Source passage Start Marker
According to Deitemeyer, working with the owners (Bob Rowling and family) taught him discipline.

“What do we want it to be? How are we going to position it? What are we going to do? To be part of the nucleus of that and the ultimate vision for Omni in the four-star space with five-star service, for a kid that grew up in an environment where the nicest hotel I had seen early in my life was the Marriott Worcester and getting to crack that experiential vision for the place we carved out for Omni, was super cool and pretty incredible.”

It also gave him a more well-rounded experience in the hotel industry.

“When I had the opportunity at Omni, I was touching deal underwriting, return on investment capital, all those financial aspects of the business but then also, for a tiny brand, customer loyalty was incredibly important and balancing the cost of that with what really resonated with consumers and trying to find a niche for a brand that had lost its way. Going from marketing meetings to financial meetings, to cultural meetings and talking about employee culture and what the importance of that within an organization, was pretty incredible, and certainly I thought of myself just trying to be a sponge through many years of that. I'm proud of what we accomplished.”

New Goals

In 2017, Interstate Hotels & Resorts came calling and the lure of Washington, D.C., after many years in Texas convinced Deitemeyer to join the company as president and CEO. In 2019, the company was acquired by Aimbridge Hospitality, landing him back in Texas. After the deal was completed, Deitemeyer filled the role of global president, and was named president and CEO in January of this year.
Source passage End Marker
Source material Start Marker
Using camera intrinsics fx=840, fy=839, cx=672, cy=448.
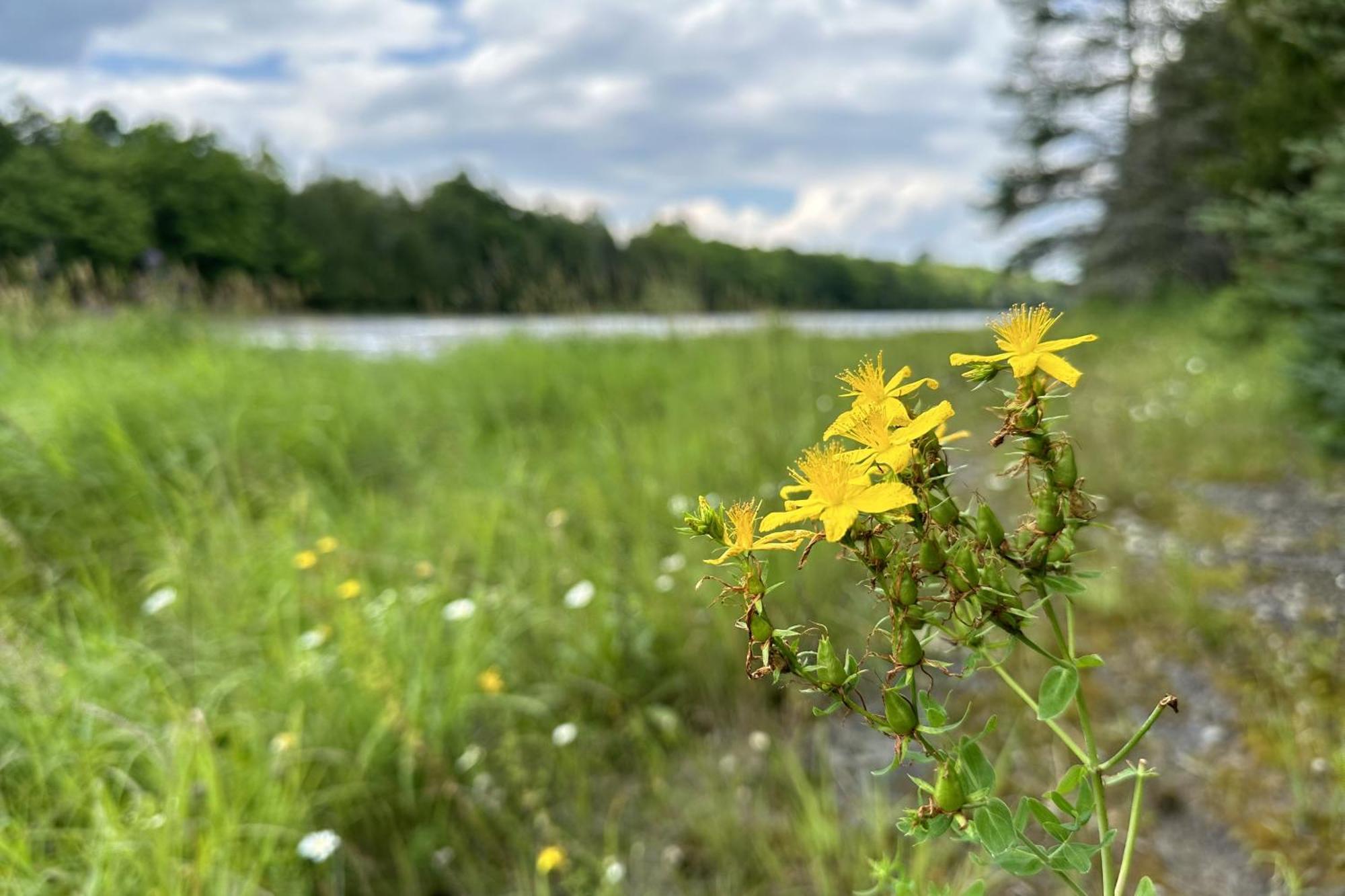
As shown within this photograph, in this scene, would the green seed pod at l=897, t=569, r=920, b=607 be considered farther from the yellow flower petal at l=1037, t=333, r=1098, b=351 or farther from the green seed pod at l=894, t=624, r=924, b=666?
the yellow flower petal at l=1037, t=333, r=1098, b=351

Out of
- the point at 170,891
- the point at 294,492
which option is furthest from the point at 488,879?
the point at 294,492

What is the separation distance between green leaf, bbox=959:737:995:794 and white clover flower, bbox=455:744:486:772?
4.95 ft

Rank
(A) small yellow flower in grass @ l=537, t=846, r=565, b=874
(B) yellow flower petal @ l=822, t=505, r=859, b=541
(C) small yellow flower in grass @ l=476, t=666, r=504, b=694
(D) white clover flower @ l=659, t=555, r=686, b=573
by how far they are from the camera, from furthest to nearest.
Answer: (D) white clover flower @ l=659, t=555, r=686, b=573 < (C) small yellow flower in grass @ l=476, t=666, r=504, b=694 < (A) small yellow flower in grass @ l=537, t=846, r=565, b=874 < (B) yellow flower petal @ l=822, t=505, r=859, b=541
Source material End Marker
■ **Parts of the exercise**
**A.** According to the Deitemeyer passage, in what year did Aimbridge Hospitality acquire Interstate Hotels & Resorts?
**B.** Quote the Deitemeyer passage word for word between "According to Deitemeyer, working" and "the hotel industry.", inclusive.
**C.** Please continue the Deitemeyer passage from where it ends.
The records are separate material and are not part of the Deitemeyer passage.

■ **Answers to the tasks**
**A.** 2019

**B.**
According to Deitemeyer, working with the owners (Bob Rowling and family) taught him discipline.

“What do we want it to be? How are we going to position it? What are we going to do? To be part of the nucleus of that and the ultimate vision for Omni in the four-star space with five-star service, for a kid that grew up in an environment where the nicest hotel I had seen early in my life was the Marriott Worcester and getting to crack that experiential vision for the place we carved out for Omni, was super cool and pretty incredible.”

It also gave him a more well-rounded experience in the hotel industry.

**C.**
“We're the largest third-party operator in the world. But what people don't realize is we're also the third largest operator of hotels. We operate more hotels than most of the brands do,” he said. “It's been exciting for us and certainly when businesses like this come together you're worried about disruption, you're worried about other things but the reality is, last year during the pandemic, the first full year after the merger, we added 162 new signed [hotel management agreements]. It was a great growth year for us, which proves that we are able to demonstrate and show that we can bring incremental value and I think that's just the beginning of the opportunities that exist for us.”

Deitemeyer said that more than anything, what he wants is for Aimbridge to be the best at what it does.

“The goal is not to be the biggest, the goal is to be the best and to be the best is to be thoughtful about the different types of businesses we run and the different types of owners we support,” he said. In addition to continuing to grow the company, Deitemeyer’s job as CEO also is to give employees more opportunities for their personal growth and development, he said.

“I'm sitting in this temporary office space now, looking at our new building that's under construction. This is about investing in our people and our talent,” he said. “I want a culture where people can clear a path with us. If they have the desire to work in different geographies like I did, we can provide those opportunities. If they have a desire to start at a high-end select-service [hotel] and someday want to be a GM of a full-service Marriott. If you're in love with the hospitality space and the diversity, and products and people and geography, where else would you want to come work than Aimbridge because we can provide those opportunities.”

While Deitemeyer attributes much of his success in the hotel industry to his long track record of hard work, he is quick to point out that he hasn’t accomplished everything on his own; he’s had the help of his family and others in the industry—and opportunities like the ones he ensures his employees have.

“Our business is a team sport for sure, and I think at the end of the day what I'm most proud of is that I know and believe and value, and don't take lightly, that people invest their lives and careers with our company and I always want to be a good steward of that,” he said. “Part of what we do to give back is invest in those folks who are working to get ahead. That's the best part about this industry. We at Aimbridge will continue to do our part to provide those opportunities for folks.”